Advisers save BNZ's market share

Outgoing BNZ chief executive Anthony Healy has described the bank’s latest results as “satisfying”.

“I don’t know if it’s like the Olympics and the best ever,” he says, referring to the fact that BNZ reported a profit of $1.04 billion two years ago.

In the 12 months to September BNZ has reported net profit after tax rose $24 million to $937 million.

Healy says BNZ’s decision to enter the mortgage adviser market was important.

“Had we not entered that market our marketshare would be going backwards significantly.”

Overall BNZ’s market share has remained flat and sits at 15.6%

In this year its home loan growth was in line with system growth of 6.5%.
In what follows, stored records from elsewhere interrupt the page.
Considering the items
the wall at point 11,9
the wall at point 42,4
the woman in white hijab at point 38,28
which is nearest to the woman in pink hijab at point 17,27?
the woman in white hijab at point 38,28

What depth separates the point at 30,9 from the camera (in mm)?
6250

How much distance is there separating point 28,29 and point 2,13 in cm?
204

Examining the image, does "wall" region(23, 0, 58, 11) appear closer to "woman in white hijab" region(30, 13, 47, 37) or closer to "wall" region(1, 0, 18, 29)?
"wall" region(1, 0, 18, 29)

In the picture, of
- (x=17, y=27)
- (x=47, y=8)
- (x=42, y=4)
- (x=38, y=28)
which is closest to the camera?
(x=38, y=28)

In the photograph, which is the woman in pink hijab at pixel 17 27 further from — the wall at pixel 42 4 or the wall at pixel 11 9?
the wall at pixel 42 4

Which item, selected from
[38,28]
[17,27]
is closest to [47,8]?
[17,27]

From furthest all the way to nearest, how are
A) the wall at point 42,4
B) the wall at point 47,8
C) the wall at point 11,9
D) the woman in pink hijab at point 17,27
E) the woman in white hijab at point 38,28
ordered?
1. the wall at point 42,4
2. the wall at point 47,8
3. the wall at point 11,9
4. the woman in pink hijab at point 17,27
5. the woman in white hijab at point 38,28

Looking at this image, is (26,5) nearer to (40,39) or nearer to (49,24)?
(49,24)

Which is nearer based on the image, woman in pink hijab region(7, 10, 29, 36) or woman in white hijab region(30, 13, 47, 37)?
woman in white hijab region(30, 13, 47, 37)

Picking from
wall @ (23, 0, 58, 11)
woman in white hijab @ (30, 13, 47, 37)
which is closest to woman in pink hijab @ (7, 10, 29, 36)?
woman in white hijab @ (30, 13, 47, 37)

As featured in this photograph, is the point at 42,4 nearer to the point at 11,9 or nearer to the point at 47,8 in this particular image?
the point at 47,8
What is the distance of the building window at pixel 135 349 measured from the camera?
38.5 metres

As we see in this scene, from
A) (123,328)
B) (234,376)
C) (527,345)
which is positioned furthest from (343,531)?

Currently BNZ has partnerships with more than 900 mortgage advisers across six aggregator groups, of which 60% are in Auckland.

“We’ve got critical mass,” he says.

During the year 11% of home loans were originated through advisers compared to just 2.9% in March 2016.

Healy says the rollout into third party distribution was rapid and it has slowed down now.

He says BNZ is “70% of where it wants to be” in this market. There will be some expansion, but it is not as critical now.

BNZ’s parent company NAB is a strong player in third party distribution of home loans and owns a number of aggregators including Plan, Choice and FAST.

Healy says buying aggregators in New Zealand “isn’t something we have contemplated”.

But he also says; “never say never.”

One of the strengths mortgage advisers have is that they are seen as independent, he says.

However, they also face risks. BNZ, like the other banks, has highlighted its work in developing digital tools to help their customers.

“We recognise that the world of banking is changing and we’ve invested heavily in creating more seamless customer experiences, from our market leading digital platforms to our new and emerging technology partnerships,” Healy says.

He says that as the banks ramp up their efforts in this area, customers may choose to buy bank products through these proprietary channels rather than through branches and mortgage advisers.

This is a threat to advisers, and they need to digitalise their businesses too, he says.